Interesting, is it not, that the talking heads have had a hundred days to at least mention this, and have not done so. Perhaps I was a bit harsh in calling them idiots. Perhaps they are very clever in not doing so. They didn’t want to spoil a perfectly good disaster about which they could talk. They are, after all, talking heads.
But, of course, this interpretation makes the talking heads sinister. Sinister heads, or idiot heads – I wonder which. You ponder that one.

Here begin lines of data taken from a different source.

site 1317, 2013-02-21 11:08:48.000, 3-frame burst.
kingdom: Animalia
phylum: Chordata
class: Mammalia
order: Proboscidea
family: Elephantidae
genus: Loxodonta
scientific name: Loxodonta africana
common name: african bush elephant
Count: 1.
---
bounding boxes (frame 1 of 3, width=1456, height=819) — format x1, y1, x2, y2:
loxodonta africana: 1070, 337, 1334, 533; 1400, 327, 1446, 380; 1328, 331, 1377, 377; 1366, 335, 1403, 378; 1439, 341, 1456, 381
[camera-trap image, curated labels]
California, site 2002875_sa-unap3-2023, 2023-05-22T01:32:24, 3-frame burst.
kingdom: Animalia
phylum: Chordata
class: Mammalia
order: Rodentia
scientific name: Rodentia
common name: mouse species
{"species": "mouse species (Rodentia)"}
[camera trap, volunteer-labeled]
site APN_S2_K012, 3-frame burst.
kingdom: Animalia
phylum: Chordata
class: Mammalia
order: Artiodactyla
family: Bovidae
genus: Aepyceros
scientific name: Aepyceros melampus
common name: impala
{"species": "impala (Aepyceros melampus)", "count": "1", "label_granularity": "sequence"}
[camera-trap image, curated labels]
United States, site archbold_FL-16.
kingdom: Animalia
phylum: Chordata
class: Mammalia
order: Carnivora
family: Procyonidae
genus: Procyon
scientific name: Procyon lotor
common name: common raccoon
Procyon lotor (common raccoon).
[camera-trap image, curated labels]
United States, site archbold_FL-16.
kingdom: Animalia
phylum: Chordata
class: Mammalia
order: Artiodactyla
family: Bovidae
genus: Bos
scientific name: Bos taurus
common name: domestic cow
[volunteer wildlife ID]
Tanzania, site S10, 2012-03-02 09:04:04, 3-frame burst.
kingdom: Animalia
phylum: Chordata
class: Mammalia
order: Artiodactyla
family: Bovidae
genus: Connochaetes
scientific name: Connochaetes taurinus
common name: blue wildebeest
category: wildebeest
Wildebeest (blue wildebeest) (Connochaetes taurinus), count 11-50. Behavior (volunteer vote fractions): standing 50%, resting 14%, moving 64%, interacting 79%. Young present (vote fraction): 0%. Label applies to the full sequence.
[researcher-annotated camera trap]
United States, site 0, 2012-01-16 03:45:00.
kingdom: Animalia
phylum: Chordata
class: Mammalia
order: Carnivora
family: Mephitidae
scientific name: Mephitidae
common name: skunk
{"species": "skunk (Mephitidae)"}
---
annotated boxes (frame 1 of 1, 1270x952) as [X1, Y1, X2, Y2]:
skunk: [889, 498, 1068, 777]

3. “The controversial dispersant used to break up the oil as it gushed from the deep-sea well may have helped the microbes do their work. Microbes can more easily consume small drops of oil than big ones. And there is evidence the microbes like to munch on the dispersant as well.”
With whom, exactly, was this dispersant “controversial”? The answer: the EPA. Remember the EPA – they are from the government, and they are here to help you. They want to make sure you can’t afford to drive your car, heat your home, or perhaps even breath too much. Don’t be surprised if the EPA now tries to limit how many of these oil-eating bacteria can be in the ocean. Some of them might die and decay, yielding the dreaded poisonous gas carbon dioxide!
Who would ever have thought that there are little critters in the ocean that eat oil? Apparently, it was no secret. But the talking heads just didn’t bother to tell us. Again, why spoil a perfectly good disaster?
Now if only we can find a microbe that eats talking heads and agents of the EPA.